BACKGROUND AND MOTIVATION

Natat in Cerebro: Intelligent Information Retrieval for “The * Guillotine” Language Game

Pierpaolo Basile

basilepp@di.uniba.it 0

Pasquale Lops

lops@di.uniba.it 0

Marco de Gemmis

degemmis@di.uniba.it 0

Giovanni Semeraro

semeraro@di.uniba.it 0 0 Dept. of Computer Science, University of Bari , via E. Orabona, 4, Bari , Italy

2010

27 28

This paper describes OTTHO (On the Tip of my THOught), a system designed for solving a language game, called Guillotine. The rule of the game is simple: the player observes five words, generally unrelated to each other, and in one minute she has to provide a sixth word, semantically connected to the others. The system performs retrieval from several knowledge sources, such as a dictionary, a set of proverbs, and Wikipedia to realize a knowledge infusion process. The main motivation for designing an artificial player for Guillotine is the challenge of providing the machine with the cultural and linguistic background knowledge which makes it similar to a human being, with the ability of interpreting natural language documents and reasoning on their content. Our feeling is that the approach presented in this work has a great potential for other more practical applications besides solving a language game.

BACKGROUND AND MOTIVATION

Words are popular features of many games, and they play a central role in many language games. A language game is defined as a game involving natural language in which word meanings play an important role. Language games draw their challenge and excitement from the richness and ambiguity of natural language. In this paper we present a system that tries to play the Guillotine game. The Guillotine is a language game played in a show on RAI, the Italian National Broadcasting Service, in which a player is given a set of five words (clues), each linked in some way to a specific word that represents the unique solution of the game. ∗The full version appears in [ 3 ]
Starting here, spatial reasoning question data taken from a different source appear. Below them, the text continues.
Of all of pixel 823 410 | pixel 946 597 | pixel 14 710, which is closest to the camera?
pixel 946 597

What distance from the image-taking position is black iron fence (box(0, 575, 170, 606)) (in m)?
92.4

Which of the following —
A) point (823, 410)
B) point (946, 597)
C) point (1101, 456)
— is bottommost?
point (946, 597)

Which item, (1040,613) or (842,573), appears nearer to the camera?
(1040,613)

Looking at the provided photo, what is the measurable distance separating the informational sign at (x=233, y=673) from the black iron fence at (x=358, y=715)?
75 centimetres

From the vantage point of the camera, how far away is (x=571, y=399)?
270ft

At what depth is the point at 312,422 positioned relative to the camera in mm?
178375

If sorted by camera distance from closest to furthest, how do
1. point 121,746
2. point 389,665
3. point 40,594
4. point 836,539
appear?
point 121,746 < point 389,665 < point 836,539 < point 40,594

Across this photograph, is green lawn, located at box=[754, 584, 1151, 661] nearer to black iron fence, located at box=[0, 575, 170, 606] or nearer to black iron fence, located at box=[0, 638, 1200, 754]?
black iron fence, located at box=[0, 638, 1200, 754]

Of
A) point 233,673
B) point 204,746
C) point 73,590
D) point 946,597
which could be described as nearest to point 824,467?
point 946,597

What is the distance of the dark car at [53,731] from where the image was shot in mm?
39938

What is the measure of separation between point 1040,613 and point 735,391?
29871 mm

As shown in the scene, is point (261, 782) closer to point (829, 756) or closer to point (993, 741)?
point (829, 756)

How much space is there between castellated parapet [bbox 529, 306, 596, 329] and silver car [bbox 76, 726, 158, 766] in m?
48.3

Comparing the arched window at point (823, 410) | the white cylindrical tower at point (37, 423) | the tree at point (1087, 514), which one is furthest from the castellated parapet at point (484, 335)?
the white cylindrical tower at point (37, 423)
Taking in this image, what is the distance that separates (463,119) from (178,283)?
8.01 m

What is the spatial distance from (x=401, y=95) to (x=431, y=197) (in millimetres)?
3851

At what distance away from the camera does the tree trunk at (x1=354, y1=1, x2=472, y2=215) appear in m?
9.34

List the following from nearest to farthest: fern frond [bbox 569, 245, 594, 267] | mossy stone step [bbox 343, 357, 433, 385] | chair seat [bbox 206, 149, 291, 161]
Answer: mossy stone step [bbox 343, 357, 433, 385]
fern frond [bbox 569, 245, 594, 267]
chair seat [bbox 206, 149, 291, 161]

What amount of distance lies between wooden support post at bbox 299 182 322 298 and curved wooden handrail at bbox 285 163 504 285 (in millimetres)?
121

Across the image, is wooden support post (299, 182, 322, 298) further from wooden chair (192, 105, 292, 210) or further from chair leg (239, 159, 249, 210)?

She receives one word at a time, and must choose between two different proposed words: one is correct, the other one is wrong. Each time she chooses the wrong word, the prize money is divided by half (the reason for the name Guillotine). The five words are generally unrelated to each other, but each of them is strongly related to the word representing the solution. Once the five clues are given, the player has one minute to provide the solution. An example of the game follows: Given the five words Capital, Pope, City, Colosseum, YellowAndRed, the solution is Rome, because Rome is Capital of Italy, the Pope lives in Rome, Rome is a City, the Colosseum is in Rome and YellowAndRed is an alternative name for one of the Rome football teams. Often the solution is not so intuitive and the player needs different knowledge sources to reason and find the correct word.

OTTHO (On the Tip of my THOught) tries to solve the final stage of the Guillotine game. We assume that the five words are provided at the same time, neglecting the initial phase of choosing the words, that only concerns the reduction of the initial prize. 2.

OTTHO

Guillotine is a cultural and linguistic game, and for this reason we need to define an extended knowledge base for representing the cultural and linguistic background knowledge of the player. Next, we have to realize a reasoning mechanism able to retrieve the most appropriate pieces of knowledge necessary to solve the game. 2.1

The Knowledge Sources

After a deep analysis of the correlation between the clues and the solution, we chose to include the following knowledge sources, ranked according to the frequency with which they were helpful in finding the solution of the game: 1) Dictionary: the word representing the solution is contained in the description of a lemma or in some example phrases using that lemma; 2) Encyclopedia: as for the dictionary, the description of an article contains the solution, but in this case it is necessary to process a more detailed description of information; 3) Proverbs and aphorisms: short pieces of text in which the solution is found very close to the clues.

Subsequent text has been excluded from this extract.